Texte du document —
Cet uranium avait été extrait de la mine de Shinkolobwe (Katanga) et fourni aux États-Unis à partir de septembre 1942 par l’Union minière du Haut Katanga (UMHK), selon le professeur Coolsaet, qui en fait mention dans un livre. Tout comme l’écrivain Luc Barbé dans son ouvrage « België en de bom ». Le reste de l’uranium utilisé par les États-Unis pour leur projet Manhattan provenait du Canada, avait précisé le professeur Coolsaet en 2005 à l’agence Belga lors du 60ème anniversaire de l’explosion de la première bombe A de l’histoire, lors d’un essai baptisé « Trinity », en plein désert du Nouveau-Mexique (sud-ouest des Etats-Unis). Rik Coolsaet, ancien chef de cabinet adjoint au ministère de la Défense et aux Affaires étrangères, est l’auteur d’un ouvrage intitulé « België en zijn buitenlandse politiek, 1830-2000 » (« La Belgique et sa politique étrangère ») paru en octobre 2001 aux éditions Van Halewyck, dans lequel il explique que la fabrication de ces bombes n’a été possible qu’avec la fourniture d’uranium provenant de Shinkolobwe, près de Likasi (Jadotville du temps de la colonisation belge).

Données fournies —
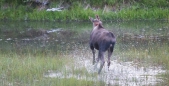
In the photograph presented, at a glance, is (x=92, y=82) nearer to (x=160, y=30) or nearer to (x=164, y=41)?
(x=164, y=41)

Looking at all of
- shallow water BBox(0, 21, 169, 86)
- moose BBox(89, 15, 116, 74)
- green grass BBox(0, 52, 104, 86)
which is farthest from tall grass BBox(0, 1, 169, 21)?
moose BBox(89, 15, 116, 74)

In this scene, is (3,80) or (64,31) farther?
(64,31)

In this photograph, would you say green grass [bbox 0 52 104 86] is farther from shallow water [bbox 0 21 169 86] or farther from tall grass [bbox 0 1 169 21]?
tall grass [bbox 0 1 169 21]

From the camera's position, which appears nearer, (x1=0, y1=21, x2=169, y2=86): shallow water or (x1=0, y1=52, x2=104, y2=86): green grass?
(x1=0, y1=52, x2=104, y2=86): green grass

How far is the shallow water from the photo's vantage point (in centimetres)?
1159

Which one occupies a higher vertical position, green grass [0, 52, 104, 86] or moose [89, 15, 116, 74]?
moose [89, 15, 116, 74]

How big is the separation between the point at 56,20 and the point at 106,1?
371cm

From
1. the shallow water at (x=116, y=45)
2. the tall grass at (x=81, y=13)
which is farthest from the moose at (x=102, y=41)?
the tall grass at (x=81, y=13)

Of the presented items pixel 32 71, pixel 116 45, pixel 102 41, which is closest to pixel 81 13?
pixel 116 45

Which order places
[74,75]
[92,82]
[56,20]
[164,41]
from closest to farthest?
[92,82], [74,75], [164,41], [56,20]

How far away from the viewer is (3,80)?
10945 millimetres

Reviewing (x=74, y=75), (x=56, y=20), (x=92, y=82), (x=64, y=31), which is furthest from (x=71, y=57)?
(x=56, y=20)

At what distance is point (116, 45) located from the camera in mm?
18109

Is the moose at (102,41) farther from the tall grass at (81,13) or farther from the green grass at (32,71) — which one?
the tall grass at (81,13)
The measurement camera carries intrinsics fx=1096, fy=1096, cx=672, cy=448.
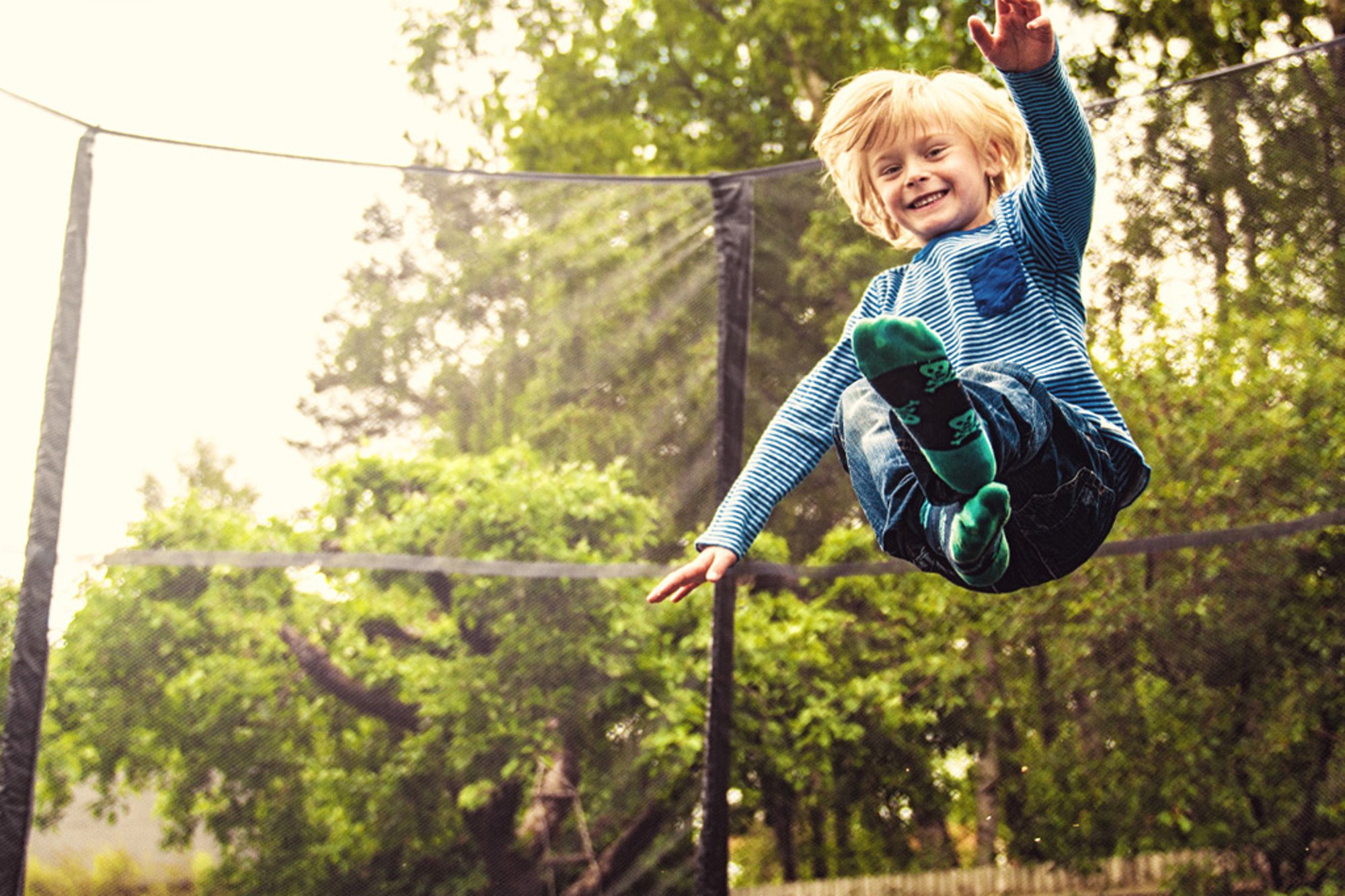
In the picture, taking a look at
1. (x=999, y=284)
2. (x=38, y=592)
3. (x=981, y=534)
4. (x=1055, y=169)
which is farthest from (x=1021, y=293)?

Questions —
A – D'après le texte sur l'uranium de Shinkolobwe, quel nom portait l'essai de la première bombe A de l'histoire ?
B – Prolongez le texte sur l'uranium de Shinkolobwe à partir de sa dernière phrase.

Réponses attendues —
A – « Trinity ».

B –
Selon lui, les livraisons ont débuté en septembre 1942, quelques mois seulement après que les États-Unis eurent décidé de développer des armes nucléaires par crainte d’un programme similaire en Allemagne. Les mines d’uranium du Katanga (sud-est du Congo) étaient à l’époque les plus importantes et les plus riches au monde. En 1939, un ingénieur belge, Edgar Sengier, alors directeur de la Société Générale et directeur général de l’UMHK, qui avait compris les possibilités futures de l’uranium, avait ordonné en 1939 que la moitié du stock disponible en Afrique, soit un millier de tonnes, soit envoyée en secret à New York, de peur qu’il ne tombe entre des mains ennemies. Sengier lui-même partit pour New York lors du déclenchement de la guerre afin de conduire les opérations mondiales de l’Union Minière pendant l’occupation. Pourtant, l’uranium resta oublié dans un entrepôt de Staten Island. En septembre 1942, le colonel (devenu ensuite général) Kenneth Nichols, qui avait été chargé par le patron du projet Manhattan, le général Leslie Groves, de trouver de l’uranium, rendit visite à M. Sengier à son bureau de New York. L’officier demanda à M. Sengier si l’Union minière pouvait fournir de l’uranium, précisant qu’il comprenait que cette demande serait peut-être difficile à satisfaire rapidement.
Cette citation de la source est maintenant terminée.